Toplumun geniş kesimlerini ilgilendiren nafaka gibi bir konuda verilen yeni karar ile üniversite mezunu da olsa iş bulamayan gence babası tarafından ödenen yardım nafakasının kaldırılmasına dair yerel mahkeme kararı bozularak, yardım nafakası ödenmesinin gerekliliğine vurgu yapıldı.
Mahkeme Babanın Talebini Kabul Etti
Söz konusu olayda, Ankara’da yaşamını sürdüren bir baba, üniversite mezunu olan ve 25 yaşında bulunan kızına bağlanan ve kendisi tarafından ödenen yardım nafakası kaldırılması talebi ile dava açtı.
Baba, yardım nafakası davası iptal talebinde kızının 2013 yılı itibariyle üniversiteden mezun olarak eğitimini tamamladığı, yaşamını sürdürebilecek olanaklara sahip olduğundan artık yardım nafakası ihtiyacı kalmadığını iddia etti. Yardım nafakası alan kızı ise, üniversite mezunu olmasına rağmen bir iş bulamadığını, KPSS kursuna devam ettiğini ve yardıma ihtiyacı olduğunu belirterek davanın reddine karar verilmesini istedi.

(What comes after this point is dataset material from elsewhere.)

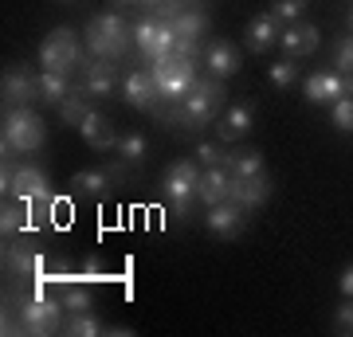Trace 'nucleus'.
<instances>
[{"mask_svg":"<svg viewBox=\"0 0 353 337\" xmlns=\"http://www.w3.org/2000/svg\"><path fill=\"white\" fill-rule=\"evenodd\" d=\"M4 329L12 334H59L67 322V310L59 298H48V294H28V298H8L4 302Z\"/></svg>","mask_w":353,"mask_h":337,"instance_id":"nucleus-1","label":"nucleus"},{"mask_svg":"<svg viewBox=\"0 0 353 337\" xmlns=\"http://www.w3.org/2000/svg\"><path fill=\"white\" fill-rule=\"evenodd\" d=\"M220 106H224V79L208 75V79H196V83H192V90L176 102L169 118H173L176 125H196V130H201V125H208L216 114H220Z\"/></svg>","mask_w":353,"mask_h":337,"instance_id":"nucleus-2","label":"nucleus"},{"mask_svg":"<svg viewBox=\"0 0 353 337\" xmlns=\"http://www.w3.org/2000/svg\"><path fill=\"white\" fill-rule=\"evenodd\" d=\"M48 141V125L32 106H8L4 110V134H0V145H4V157L8 153H36L39 145Z\"/></svg>","mask_w":353,"mask_h":337,"instance_id":"nucleus-3","label":"nucleus"},{"mask_svg":"<svg viewBox=\"0 0 353 337\" xmlns=\"http://www.w3.org/2000/svg\"><path fill=\"white\" fill-rule=\"evenodd\" d=\"M134 43V24L122 20V12H99L87 24V51L99 59H122Z\"/></svg>","mask_w":353,"mask_h":337,"instance_id":"nucleus-4","label":"nucleus"},{"mask_svg":"<svg viewBox=\"0 0 353 337\" xmlns=\"http://www.w3.org/2000/svg\"><path fill=\"white\" fill-rule=\"evenodd\" d=\"M0 188H4V196H20V200H28V204H39V208H43V216H48L51 204H55L48 173H43V169H36V165H8V157H4Z\"/></svg>","mask_w":353,"mask_h":337,"instance_id":"nucleus-5","label":"nucleus"},{"mask_svg":"<svg viewBox=\"0 0 353 337\" xmlns=\"http://www.w3.org/2000/svg\"><path fill=\"white\" fill-rule=\"evenodd\" d=\"M150 75H153V87H157L161 102L176 106V102L192 90V83H196V63L173 51V55H165V59H153L150 63Z\"/></svg>","mask_w":353,"mask_h":337,"instance_id":"nucleus-6","label":"nucleus"},{"mask_svg":"<svg viewBox=\"0 0 353 337\" xmlns=\"http://www.w3.org/2000/svg\"><path fill=\"white\" fill-rule=\"evenodd\" d=\"M39 63H43V71H55V75H75L79 67H83V48H79V39L71 28H55L48 32V39L39 43Z\"/></svg>","mask_w":353,"mask_h":337,"instance_id":"nucleus-7","label":"nucleus"},{"mask_svg":"<svg viewBox=\"0 0 353 337\" xmlns=\"http://www.w3.org/2000/svg\"><path fill=\"white\" fill-rule=\"evenodd\" d=\"M196 185H201V169L196 161H176L165 173V200H169V212L176 220H189L192 204H196Z\"/></svg>","mask_w":353,"mask_h":337,"instance_id":"nucleus-8","label":"nucleus"},{"mask_svg":"<svg viewBox=\"0 0 353 337\" xmlns=\"http://www.w3.org/2000/svg\"><path fill=\"white\" fill-rule=\"evenodd\" d=\"M114 87H118L114 59H99V55L83 59V67H79V90L87 99H106V94H114Z\"/></svg>","mask_w":353,"mask_h":337,"instance_id":"nucleus-9","label":"nucleus"},{"mask_svg":"<svg viewBox=\"0 0 353 337\" xmlns=\"http://www.w3.org/2000/svg\"><path fill=\"white\" fill-rule=\"evenodd\" d=\"M4 271L12 278H36L39 275V251L32 239H4Z\"/></svg>","mask_w":353,"mask_h":337,"instance_id":"nucleus-10","label":"nucleus"},{"mask_svg":"<svg viewBox=\"0 0 353 337\" xmlns=\"http://www.w3.org/2000/svg\"><path fill=\"white\" fill-rule=\"evenodd\" d=\"M4 110L8 106H32L39 102V75H32L28 67H12V71H4Z\"/></svg>","mask_w":353,"mask_h":337,"instance_id":"nucleus-11","label":"nucleus"},{"mask_svg":"<svg viewBox=\"0 0 353 337\" xmlns=\"http://www.w3.org/2000/svg\"><path fill=\"white\" fill-rule=\"evenodd\" d=\"M271 176L259 173V176H232L228 181V200H236L240 208H259L271 200Z\"/></svg>","mask_w":353,"mask_h":337,"instance_id":"nucleus-12","label":"nucleus"},{"mask_svg":"<svg viewBox=\"0 0 353 337\" xmlns=\"http://www.w3.org/2000/svg\"><path fill=\"white\" fill-rule=\"evenodd\" d=\"M243 224H248V208H240L236 200H224V204L208 208V220H204V227L220 239H236L243 232Z\"/></svg>","mask_w":353,"mask_h":337,"instance_id":"nucleus-13","label":"nucleus"},{"mask_svg":"<svg viewBox=\"0 0 353 337\" xmlns=\"http://www.w3.org/2000/svg\"><path fill=\"white\" fill-rule=\"evenodd\" d=\"M0 236L12 239V236H36V216H32V204L20 196L4 200L0 208Z\"/></svg>","mask_w":353,"mask_h":337,"instance_id":"nucleus-14","label":"nucleus"},{"mask_svg":"<svg viewBox=\"0 0 353 337\" xmlns=\"http://www.w3.org/2000/svg\"><path fill=\"white\" fill-rule=\"evenodd\" d=\"M122 102L134 106V110H157L161 94H157V87H153L150 71H130V75L122 79Z\"/></svg>","mask_w":353,"mask_h":337,"instance_id":"nucleus-15","label":"nucleus"},{"mask_svg":"<svg viewBox=\"0 0 353 337\" xmlns=\"http://www.w3.org/2000/svg\"><path fill=\"white\" fill-rule=\"evenodd\" d=\"M79 134H83V141H87V145H90L94 153L118 150V134H114V122L106 118V114H99V110H90L87 118H83Z\"/></svg>","mask_w":353,"mask_h":337,"instance_id":"nucleus-16","label":"nucleus"},{"mask_svg":"<svg viewBox=\"0 0 353 337\" xmlns=\"http://www.w3.org/2000/svg\"><path fill=\"white\" fill-rule=\"evenodd\" d=\"M204 67H208L212 79H232L240 71V51L232 48L228 39H212V43L204 48Z\"/></svg>","mask_w":353,"mask_h":337,"instance_id":"nucleus-17","label":"nucleus"},{"mask_svg":"<svg viewBox=\"0 0 353 337\" xmlns=\"http://www.w3.org/2000/svg\"><path fill=\"white\" fill-rule=\"evenodd\" d=\"M228 181H232V173H228V165H212V169H201V185H196V200H201V204H208V208H216V204H224V200H228Z\"/></svg>","mask_w":353,"mask_h":337,"instance_id":"nucleus-18","label":"nucleus"},{"mask_svg":"<svg viewBox=\"0 0 353 337\" xmlns=\"http://www.w3.org/2000/svg\"><path fill=\"white\" fill-rule=\"evenodd\" d=\"M306 102L310 106H334V102L341 99V71H318V75L306 79Z\"/></svg>","mask_w":353,"mask_h":337,"instance_id":"nucleus-19","label":"nucleus"},{"mask_svg":"<svg viewBox=\"0 0 353 337\" xmlns=\"http://www.w3.org/2000/svg\"><path fill=\"white\" fill-rule=\"evenodd\" d=\"M279 43L287 48V55L294 59V55H314L318 51V28L314 24H287L283 32H279Z\"/></svg>","mask_w":353,"mask_h":337,"instance_id":"nucleus-20","label":"nucleus"},{"mask_svg":"<svg viewBox=\"0 0 353 337\" xmlns=\"http://www.w3.org/2000/svg\"><path fill=\"white\" fill-rule=\"evenodd\" d=\"M114 181H122V169H83V173H75L71 188L83 192V196H106V188Z\"/></svg>","mask_w":353,"mask_h":337,"instance_id":"nucleus-21","label":"nucleus"},{"mask_svg":"<svg viewBox=\"0 0 353 337\" xmlns=\"http://www.w3.org/2000/svg\"><path fill=\"white\" fill-rule=\"evenodd\" d=\"M252 122H255V114H252V106H228V114L220 118V141H240V138H248V130H252Z\"/></svg>","mask_w":353,"mask_h":337,"instance_id":"nucleus-22","label":"nucleus"},{"mask_svg":"<svg viewBox=\"0 0 353 337\" xmlns=\"http://www.w3.org/2000/svg\"><path fill=\"white\" fill-rule=\"evenodd\" d=\"M279 32H283V24H279L275 16H255L252 24H248V48L252 51H267L271 43L279 39Z\"/></svg>","mask_w":353,"mask_h":337,"instance_id":"nucleus-23","label":"nucleus"},{"mask_svg":"<svg viewBox=\"0 0 353 337\" xmlns=\"http://www.w3.org/2000/svg\"><path fill=\"white\" fill-rule=\"evenodd\" d=\"M157 36H161V20H153L150 12L141 16V20H134V48H138L145 59H153V51H157Z\"/></svg>","mask_w":353,"mask_h":337,"instance_id":"nucleus-24","label":"nucleus"},{"mask_svg":"<svg viewBox=\"0 0 353 337\" xmlns=\"http://www.w3.org/2000/svg\"><path fill=\"white\" fill-rule=\"evenodd\" d=\"M67 94H71V87H67V75L39 71V106H59Z\"/></svg>","mask_w":353,"mask_h":337,"instance_id":"nucleus-25","label":"nucleus"},{"mask_svg":"<svg viewBox=\"0 0 353 337\" xmlns=\"http://www.w3.org/2000/svg\"><path fill=\"white\" fill-rule=\"evenodd\" d=\"M63 334L67 337H102V334H106V325L94 318V310H90V314H67Z\"/></svg>","mask_w":353,"mask_h":337,"instance_id":"nucleus-26","label":"nucleus"},{"mask_svg":"<svg viewBox=\"0 0 353 337\" xmlns=\"http://www.w3.org/2000/svg\"><path fill=\"white\" fill-rule=\"evenodd\" d=\"M173 32L176 36H189V39H201L204 32H208V12H201V8H185V12L173 20Z\"/></svg>","mask_w":353,"mask_h":337,"instance_id":"nucleus-27","label":"nucleus"},{"mask_svg":"<svg viewBox=\"0 0 353 337\" xmlns=\"http://www.w3.org/2000/svg\"><path fill=\"white\" fill-rule=\"evenodd\" d=\"M55 110H59L63 125H83V118L90 114V102H87V94H83V90H71V94H67Z\"/></svg>","mask_w":353,"mask_h":337,"instance_id":"nucleus-28","label":"nucleus"},{"mask_svg":"<svg viewBox=\"0 0 353 337\" xmlns=\"http://www.w3.org/2000/svg\"><path fill=\"white\" fill-rule=\"evenodd\" d=\"M228 173L232 176H259L263 173V153L259 150H243L228 157Z\"/></svg>","mask_w":353,"mask_h":337,"instance_id":"nucleus-29","label":"nucleus"},{"mask_svg":"<svg viewBox=\"0 0 353 337\" xmlns=\"http://www.w3.org/2000/svg\"><path fill=\"white\" fill-rule=\"evenodd\" d=\"M59 302H63L67 314H90V310H94V294H90L87 287H71V283L63 287Z\"/></svg>","mask_w":353,"mask_h":337,"instance_id":"nucleus-30","label":"nucleus"},{"mask_svg":"<svg viewBox=\"0 0 353 337\" xmlns=\"http://www.w3.org/2000/svg\"><path fill=\"white\" fill-rule=\"evenodd\" d=\"M145 150H150V145H145L141 134H122V138H118V157H122L126 165H134V169L145 161Z\"/></svg>","mask_w":353,"mask_h":337,"instance_id":"nucleus-31","label":"nucleus"},{"mask_svg":"<svg viewBox=\"0 0 353 337\" xmlns=\"http://www.w3.org/2000/svg\"><path fill=\"white\" fill-rule=\"evenodd\" d=\"M271 16H275L279 24H299L306 16V0H271Z\"/></svg>","mask_w":353,"mask_h":337,"instance_id":"nucleus-32","label":"nucleus"},{"mask_svg":"<svg viewBox=\"0 0 353 337\" xmlns=\"http://www.w3.org/2000/svg\"><path fill=\"white\" fill-rule=\"evenodd\" d=\"M228 145H212V141H204V145H196V165H204V169H212V165H228Z\"/></svg>","mask_w":353,"mask_h":337,"instance_id":"nucleus-33","label":"nucleus"},{"mask_svg":"<svg viewBox=\"0 0 353 337\" xmlns=\"http://www.w3.org/2000/svg\"><path fill=\"white\" fill-rule=\"evenodd\" d=\"M334 125H338L341 134H353V94H341L334 102Z\"/></svg>","mask_w":353,"mask_h":337,"instance_id":"nucleus-34","label":"nucleus"},{"mask_svg":"<svg viewBox=\"0 0 353 337\" xmlns=\"http://www.w3.org/2000/svg\"><path fill=\"white\" fill-rule=\"evenodd\" d=\"M294 75H299V67L290 63V55L283 63H271V83H275V87H290V83H294Z\"/></svg>","mask_w":353,"mask_h":337,"instance_id":"nucleus-35","label":"nucleus"},{"mask_svg":"<svg viewBox=\"0 0 353 337\" xmlns=\"http://www.w3.org/2000/svg\"><path fill=\"white\" fill-rule=\"evenodd\" d=\"M334 63H338L341 75H353V36L338 39V51H334Z\"/></svg>","mask_w":353,"mask_h":337,"instance_id":"nucleus-36","label":"nucleus"},{"mask_svg":"<svg viewBox=\"0 0 353 337\" xmlns=\"http://www.w3.org/2000/svg\"><path fill=\"white\" fill-rule=\"evenodd\" d=\"M181 12H185V4H181V0H161V4H157L150 16H153V20H161V24H173Z\"/></svg>","mask_w":353,"mask_h":337,"instance_id":"nucleus-37","label":"nucleus"},{"mask_svg":"<svg viewBox=\"0 0 353 337\" xmlns=\"http://www.w3.org/2000/svg\"><path fill=\"white\" fill-rule=\"evenodd\" d=\"M338 329L341 334H353V298H345L338 306Z\"/></svg>","mask_w":353,"mask_h":337,"instance_id":"nucleus-38","label":"nucleus"},{"mask_svg":"<svg viewBox=\"0 0 353 337\" xmlns=\"http://www.w3.org/2000/svg\"><path fill=\"white\" fill-rule=\"evenodd\" d=\"M114 4H118V8H145V12H153L161 0H114Z\"/></svg>","mask_w":353,"mask_h":337,"instance_id":"nucleus-39","label":"nucleus"},{"mask_svg":"<svg viewBox=\"0 0 353 337\" xmlns=\"http://www.w3.org/2000/svg\"><path fill=\"white\" fill-rule=\"evenodd\" d=\"M338 287H341V294H345V298H353V267H345V271H341Z\"/></svg>","mask_w":353,"mask_h":337,"instance_id":"nucleus-40","label":"nucleus"},{"mask_svg":"<svg viewBox=\"0 0 353 337\" xmlns=\"http://www.w3.org/2000/svg\"><path fill=\"white\" fill-rule=\"evenodd\" d=\"M341 94H353V75H341Z\"/></svg>","mask_w":353,"mask_h":337,"instance_id":"nucleus-41","label":"nucleus"},{"mask_svg":"<svg viewBox=\"0 0 353 337\" xmlns=\"http://www.w3.org/2000/svg\"><path fill=\"white\" fill-rule=\"evenodd\" d=\"M59 4H75V0H59Z\"/></svg>","mask_w":353,"mask_h":337,"instance_id":"nucleus-42","label":"nucleus"},{"mask_svg":"<svg viewBox=\"0 0 353 337\" xmlns=\"http://www.w3.org/2000/svg\"><path fill=\"white\" fill-rule=\"evenodd\" d=\"M350 24H353V12H350Z\"/></svg>","mask_w":353,"mask_h":337,"instance_id":"nucleus-43","label":"nucleus"},{"mask_svg":"<svg viewBox=\"0 0 353 337\" xmlns=\"http://www.w3.org/2000/svg\"><path fill=\"white\" fill-rule=\"evenodd\" d=\"M181 4H185V0H181Z\"/></svg>","mask_w":353,"mask_h":337,"instance_id":"nucleus-44","label":"nucleus"}]
</instances>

Babanın iddialarını yerinde bulan Ankara 4. Aile Mahkemesi verdiği kararı ile yardım nafakasını kaldırdı. Mahkeme kararında, Ankara Üniversitesi Fen Fakültesi Biyoloji Bölümü mezunu olan kızın, mezun olduğu okul ve mesleği itibarı ile iş bulma ve çalışma olanağına sahip bulunduğuna dikkat çekerek, işe girme imkanı bulunuyorken çalışmayan meslek sahiplerinin Türk Medeni Kanunu 364. maddesi uyarınca yardım nafakasına hak kazanamayacağını ancak ergin olduktan sonra eğitimin devam ettiği hallerde yardım nafakası alınabileceğini belirtti.

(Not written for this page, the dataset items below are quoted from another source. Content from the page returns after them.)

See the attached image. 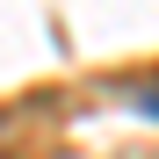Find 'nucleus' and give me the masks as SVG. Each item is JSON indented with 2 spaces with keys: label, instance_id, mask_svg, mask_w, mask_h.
I'll use <instances>...</instances> for the list:
<instances>
[{
  "label": "nucleus",
  "instance_id": "f257e3e1",
  "mask_svg": "<svg viewBox=\"0 0 159 159\" xmlns=\"http://www.w3.org/2000/svg\"><path fill=\"white\" fill-rule=\"evenodd\" d=\"M145 116H159V87H152V94H145Z\"/></svg>",
  "mask_w": 159,
  "mask_h": 159
},
{
  "label": "nucleus",
  "instance_id": "f03ea898",
  "mask_svg": "<svg viewBox=\"0 0 159 159\" xmlns=\"http://www.w3.org/2000/svg\"><path fill=\"white\" fill-rule=\"evenodd\" d=\"M0 159H7V152H0Z\"/></svg>",
  "mask_w": 159,
  "mask_h": 159
}]
</instances>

Yargıtay 3. Hukuk Dairesi Kararı Bozdu
Mahkeme kararının temyiz edilmesi üzerine dosya üzerinde temyiz incelemesi gerçekleştiren Yargıtay 3. Hukuk Dairesi ise yerel mahkeme kararını bozdu. Daire, temyiz incelemesi neticesi, kızın üniversite mezunu olmasına karşın dava tarihi itibarı ile herhangi bir işte çalışmadığına, bitirdiği bölüm göz önüne alındığında ülke şartlarında hemen bir iş bulma imkanı bulunmadığına, kızın işe girebilmek amacıyla KPSS kursuna gittiğine ve halen daha babasının yardımına muhtaç olduğuna vurgu yaptı.
Mahkeme İlk Kararında Yardım Nafakası için Direndi
Bozma üzerine dosya tekrar önüne gelen yerel mahkeme (Ankara 4. Aile Mahkemesi) ilk verdiği kararında direnerek bozmaya uymadı. Bunun üzerine dosya karar verilmek üzere Yargıtay Hukuk Genel Kurulu önüne geldi.
Yardım Nafakası Konusunda Emsal Nitelikte ve Bağlayıcı Bir Karar
Yargıtay Hukuk Genel Kurulu, direnme sonucu önüne gelen dosyada yaptığı inceleme neticesinde ise yerel mahkeme tarafından verilen direnme kararını bozdu. Yargıtay Hukuk Genel Kurulu, kararında temel insan hakları arasında yer bulan eğitim hakkının Türkiye Cumhuriyeti Anayasası ve uluslararası sözleşmeler ile garanti altına alındığına vurgu yapılarak, Türk hukukuna göre, bir çocuğun kendisini dünyaya getiren anne ve babasından bakım parası isteyebileceği ve bunun da en doğal hakkı olduğu kaydedildi.
Bu nafaka yükümlülüğünün, velayet hakkından bağımsız şekilde, sosyal yardım ve dayanışma düşüncesinden kaynaklandığı, yardım nafakası ile aile bireylerinin yoksulluk durumundan kurtarılmasının amaçlandığı ve bunun bir nevi sosyal yardımlaşma niteliğinde olup ahlak kuralları ve gelenekler ile zorunlu kılınan bir ödev olduğuna işaret edildi.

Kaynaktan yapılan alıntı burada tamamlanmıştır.